The Yankees, by the way, were already up 1-0 when Soto dug in, Gleyber Torres having led off the game with a leadoff homer off Mitchell Parker. Parker, facing the most daunting top-four hitters he would ever face in his life, would show nerves of steel by allowing Judge to double play in the first inning, then retiring Torres with the bases loaded an inning later (a scenario that only occurred after the left-handed rookie botched a routine play before his final fielding blunder).

“It’s a problem I want to work on over and over again,” Parker said of his fourth mistake in just 11 major league fielding opportunities. “Clear your mind when you get on the mound, and then deal with it the next day. Figure it out, and hope you don’t have to do it the next time.”

All things being equal, Parker held his own tonight. He gave up one more run in the fourth inning on a leadoff double by Volpe and two subsequent flyouts. But that was all he allowed. The problem: He needed 83 pitches to complete four innings, and with the heart of the New York order coming in the fifth, manager Davey Martinez decided not to push his luck and turned to his bullpen instead.

“It sucks not to be able to play anymore, to be able to get a couple more innings in,” Parker said. “But like we’ve tried to do all year, limit the damage against a really good team.”

(Martinez did not hold his usual post-match press conference. According to a club spokesman, he was not feeling well.)

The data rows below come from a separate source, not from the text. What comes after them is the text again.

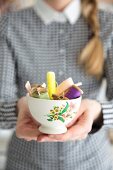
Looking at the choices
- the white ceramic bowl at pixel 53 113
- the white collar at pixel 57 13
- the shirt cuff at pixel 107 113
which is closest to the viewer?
the white ceramic bowl at pixel 53 113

Tanner Rainey made a splash by retiring Soto (who finished 0-for-4 with a walk), Judge and Giancarlo Stanton on a total of four pitches, but the right-handed hurler wasn’t so lucky when he returned for the sixth. Wells led off with a homer to right and Volpe followed with a single to center, including an error by Jacob Young, then stole third and scored on a sacrifice fly.

That left the Nationals with a 4-0 deficit, which honestly didn’t feel fair considering how well they hit the ball against Cortes. They hit four separate balls at least 375 feet in the first four innings alone, but had only one hit (an Andrés Chaparro double) to show for it.

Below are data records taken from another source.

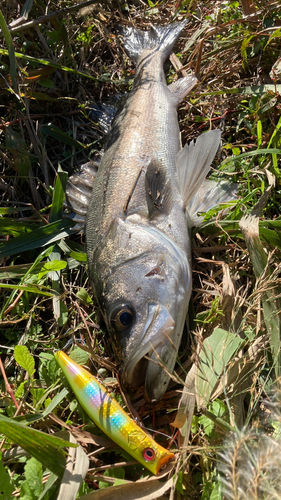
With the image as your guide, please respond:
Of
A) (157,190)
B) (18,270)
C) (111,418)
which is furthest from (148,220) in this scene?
(111,418)

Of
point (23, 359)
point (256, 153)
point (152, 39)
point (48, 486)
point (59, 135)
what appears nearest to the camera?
point (48, 486)

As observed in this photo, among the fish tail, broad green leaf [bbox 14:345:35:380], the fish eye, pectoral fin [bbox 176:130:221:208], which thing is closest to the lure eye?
the fish eye

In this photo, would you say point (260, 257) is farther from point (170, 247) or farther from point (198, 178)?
point (198, 178)

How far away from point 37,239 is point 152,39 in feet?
8.53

That’s because the Yankees outfield made three highlight plays to rob the Nats of extra bases. Alex Verdugo slammed into the left-field wall while catching Keibert Ruiz’s deep drive in the second inning, going to the ground in a heap but ultimately staying in the game. Judge leaped to catch José Tena’s 408-foot drive to straightaway center, a ball that seemed inches from leaving the park. And Judge outdid himself in the bottom of the fourth.

Chaparro, who had already doubled to right-center, now hit a pitch to left-center that everyone in the park thought was gone. Except Judge, who tracked down, leaped, and pulled the 389-foot shot back off the top of the wall, then fired all the way back to first base to get a stunned Wood and complete an all-time double play.

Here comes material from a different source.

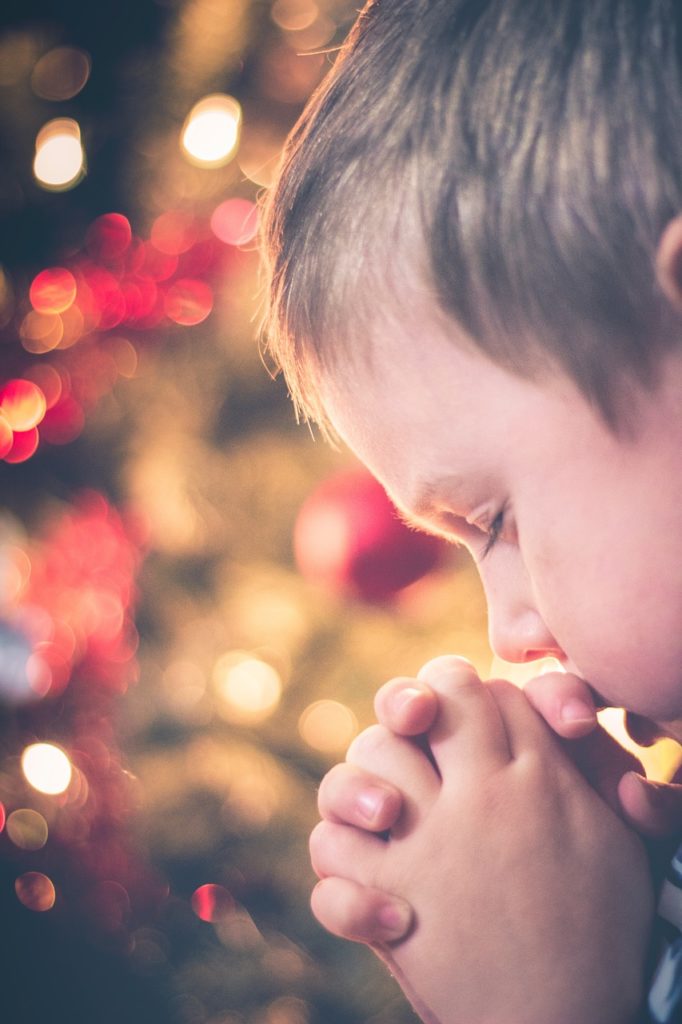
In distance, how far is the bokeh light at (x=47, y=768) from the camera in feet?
3.30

“I thought we had a chance. It just hung there long enough,” Judge said. “I tried to go out there and make a play. (Verdugo) set the tone by basically running through another wall. As a teammate, you’ve got to go out there and match that energy.”

“Very, very surprised,” Chaparro said of the robbery, through interpreter Octavio Martinez. “Because I thought it was going to be a home run. And as soon as he caught it, I thought, ‘Wow, that was a good catch.'”

Juan Yepez finally decided to take matters into his own hands, sending a ball 432 feet over the left-field bullpen for a seventh-inning home run that no one could retrieve. And Young, of all people, also hit an eighth-inning home run off reliever Mark Leiter Jr. But it was far too late to make much of a difference, other than saving the Nats from elimination on a night that started with so much promise but ended with genuine appreciation for the latest big leaguer’s moment.

“I think it’s finally sunk in,” Crews said. “When I first went there, it was a pretty surreal moment. But I felt like a kid, just going there and playing every day. That’s how I treat it. It’s a pretty awesome feeling.”